You need to reference the CC1100.h / CC2500.h / CC1100ControlC / CC2500ControlC files before adding BlazeC to the compile mix. The CC*00.h files define the size of arrays within the Blaze radio stack. Not having those definitions setup before compiling in BlazeC causes lots of problems, and you won't be able to turn on your radio.

Typically, ActiveMessageC should be responsible for pulling in files in the correct order.

Note that compiling in the CC1100ControlC or CC1100.h file is enough to give your platform CC1100 capabilities. Similarly, compiling in the CC2500ControlC or CC2500.h file will give your platform CC2500 capabilities. Your ActiveMessageC file just needs to reference one or both of those CC*00ControlC files to tell the radio stack which radio types it has attached.

Bad Crc?

Problem: I have a sender node running the RadioCountsToLEDs app and a receiver node running the BaseStation App. I also have it setup to toggle LED2 if a bad CRC is detected as I did yesterday. It flashes receive LED1 for sometime but after awhile the receiver node starts flashing the LED2 instead of the receive LED1. I can fix the problem by pressing the reset button on the sender node and it will go back into normal routine but start over from count 0 obviously.

Solution: For MSP430 platforms, enable DMA on the SPI bus talking to the radio. This is done by adding a command to your Makefile:

 CFLAGS+=-DENABLE_SPI0_DMA

If your SPI bus isn't fast enough, you'll be transmitting corrupted packets.


Dual-Radio Platforms

We haven't had any success getting a dual-radio platform to operate when both radios are turned on.

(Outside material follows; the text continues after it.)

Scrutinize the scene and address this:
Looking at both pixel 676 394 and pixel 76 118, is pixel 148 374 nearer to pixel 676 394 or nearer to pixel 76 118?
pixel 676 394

It may be necessary to control the power to each radio on your platform with a FET switch. FET switches worked for our dual-radio platform.

Also, the radio stack will only handle one radio turned on at a time anyway. The SplitControlManager prevents you from turning on two radios at once. There is a lot of overhead, RAM- and ROM-wise, required to operate both radios simultaneously, so we explicitly don't support it.

If you're going to do a dual-radio platform, use FET switches to physically control the power and don't try to operate both radios simultaneously.